Об известности громкой своей, о широкой своей популярности – в Москве, у богемной братии, где возможным было признание, где формировалось общее, немаловажное, мнение, где складывался, с годами, исподволь, постепенно, всё более укрепляясь и тяготея к легенде, приемлемый всеми образ, – Битов очень заботился.

Он охотно читал желающим услышать его – свою прозу.

Причём, там читал, где и важно, и нужно было, для дела, с прагматизмом немецким, отчасти, почему бы и нет, почитать.

Это – всегда срабатывало. Безотказно. Его положение, с каждым действом таким, укреплялось.

Это – исправно работало. На образ, прежде всего.

В самом деле, смотрите-ка, он, вроде бы и печатающийся, вроде бы официальный, так уж вышло сразу, прозаик, – оказывался на поверку вовсе не преуспевшим, не таким уж, везде и всюду, где пожелает, печатающимся, вовсе и не таким, вот ведь как оно повернулось и открылось, официальным, как некоторым казалось.

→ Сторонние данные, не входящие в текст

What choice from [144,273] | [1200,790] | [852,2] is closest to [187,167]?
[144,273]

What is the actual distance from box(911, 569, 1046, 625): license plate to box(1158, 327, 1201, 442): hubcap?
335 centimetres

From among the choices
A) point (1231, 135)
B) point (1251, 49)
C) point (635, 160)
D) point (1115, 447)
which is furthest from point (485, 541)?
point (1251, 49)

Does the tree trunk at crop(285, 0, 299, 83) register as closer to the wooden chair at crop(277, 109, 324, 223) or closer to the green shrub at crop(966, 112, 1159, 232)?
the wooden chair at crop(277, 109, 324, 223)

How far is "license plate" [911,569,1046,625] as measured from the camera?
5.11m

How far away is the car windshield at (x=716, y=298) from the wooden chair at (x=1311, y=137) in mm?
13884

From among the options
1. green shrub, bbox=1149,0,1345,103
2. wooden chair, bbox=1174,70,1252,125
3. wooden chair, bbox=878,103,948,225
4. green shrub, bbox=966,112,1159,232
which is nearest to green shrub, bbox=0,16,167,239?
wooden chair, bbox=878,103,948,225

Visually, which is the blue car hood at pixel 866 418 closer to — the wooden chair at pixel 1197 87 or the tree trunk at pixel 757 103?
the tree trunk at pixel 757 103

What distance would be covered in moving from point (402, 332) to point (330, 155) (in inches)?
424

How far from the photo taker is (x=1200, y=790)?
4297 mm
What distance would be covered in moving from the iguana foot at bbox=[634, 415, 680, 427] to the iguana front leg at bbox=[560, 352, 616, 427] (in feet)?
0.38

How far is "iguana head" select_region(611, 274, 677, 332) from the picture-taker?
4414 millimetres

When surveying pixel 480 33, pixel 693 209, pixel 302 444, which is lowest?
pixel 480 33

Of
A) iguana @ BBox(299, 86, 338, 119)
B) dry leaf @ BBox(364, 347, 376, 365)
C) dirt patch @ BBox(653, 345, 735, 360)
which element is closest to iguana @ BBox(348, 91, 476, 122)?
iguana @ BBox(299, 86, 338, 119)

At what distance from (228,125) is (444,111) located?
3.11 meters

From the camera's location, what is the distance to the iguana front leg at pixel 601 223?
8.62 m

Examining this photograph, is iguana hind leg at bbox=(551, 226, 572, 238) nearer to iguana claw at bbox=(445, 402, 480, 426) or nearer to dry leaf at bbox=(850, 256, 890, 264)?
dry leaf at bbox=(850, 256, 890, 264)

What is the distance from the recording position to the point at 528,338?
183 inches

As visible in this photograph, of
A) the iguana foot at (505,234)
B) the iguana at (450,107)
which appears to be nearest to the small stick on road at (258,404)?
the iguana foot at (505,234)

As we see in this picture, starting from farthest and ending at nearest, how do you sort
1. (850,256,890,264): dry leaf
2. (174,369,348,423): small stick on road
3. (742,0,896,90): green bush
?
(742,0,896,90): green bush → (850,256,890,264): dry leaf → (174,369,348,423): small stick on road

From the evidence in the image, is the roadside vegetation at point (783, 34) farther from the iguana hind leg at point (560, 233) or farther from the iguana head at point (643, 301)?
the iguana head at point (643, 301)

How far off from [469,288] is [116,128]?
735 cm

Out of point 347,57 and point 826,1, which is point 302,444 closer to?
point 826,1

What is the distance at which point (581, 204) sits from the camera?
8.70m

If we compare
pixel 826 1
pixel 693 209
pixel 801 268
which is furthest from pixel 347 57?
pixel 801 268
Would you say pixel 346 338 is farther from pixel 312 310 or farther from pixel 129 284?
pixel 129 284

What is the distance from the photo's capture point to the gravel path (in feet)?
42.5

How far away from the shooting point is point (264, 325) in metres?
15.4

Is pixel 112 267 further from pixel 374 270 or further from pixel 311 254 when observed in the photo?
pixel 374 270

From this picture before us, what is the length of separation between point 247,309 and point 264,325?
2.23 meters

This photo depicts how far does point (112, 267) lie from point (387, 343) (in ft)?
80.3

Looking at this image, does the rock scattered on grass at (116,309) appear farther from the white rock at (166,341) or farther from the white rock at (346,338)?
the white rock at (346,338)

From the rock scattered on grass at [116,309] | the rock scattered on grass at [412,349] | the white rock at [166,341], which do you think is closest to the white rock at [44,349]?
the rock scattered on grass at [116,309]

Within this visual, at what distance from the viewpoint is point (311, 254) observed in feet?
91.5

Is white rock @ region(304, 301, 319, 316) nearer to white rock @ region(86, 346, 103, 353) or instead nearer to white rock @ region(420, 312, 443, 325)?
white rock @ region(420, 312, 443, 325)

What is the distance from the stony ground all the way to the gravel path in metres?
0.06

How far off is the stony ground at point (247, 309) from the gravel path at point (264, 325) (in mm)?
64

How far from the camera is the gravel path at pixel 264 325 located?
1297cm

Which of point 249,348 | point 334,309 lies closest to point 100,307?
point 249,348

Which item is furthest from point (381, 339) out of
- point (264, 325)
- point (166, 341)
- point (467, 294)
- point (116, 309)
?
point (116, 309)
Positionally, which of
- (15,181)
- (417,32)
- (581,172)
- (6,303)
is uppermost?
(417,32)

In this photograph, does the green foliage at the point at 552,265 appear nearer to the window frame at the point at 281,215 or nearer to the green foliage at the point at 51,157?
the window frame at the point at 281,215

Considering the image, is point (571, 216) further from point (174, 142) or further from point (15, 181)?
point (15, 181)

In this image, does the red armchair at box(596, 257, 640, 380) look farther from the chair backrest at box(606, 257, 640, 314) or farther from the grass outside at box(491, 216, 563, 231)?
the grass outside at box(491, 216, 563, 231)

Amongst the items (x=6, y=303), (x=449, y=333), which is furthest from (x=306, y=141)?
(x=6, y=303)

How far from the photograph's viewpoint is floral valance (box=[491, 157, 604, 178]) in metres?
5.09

Выяснялось, тут же, на публике, ну а проще – среди своих, что у него, публикующегося автора, вы представьте только, в столе имеется внушительное количество серьёзнейших сочинений, доселе неопубликованных, и даже таких, которые, по вполне понятным причинам, вряд ли могут быть напечатаны в ближайшее время, и даже, по причинам слишком весомым, вряд ли будут в нашей стране изданы вообще.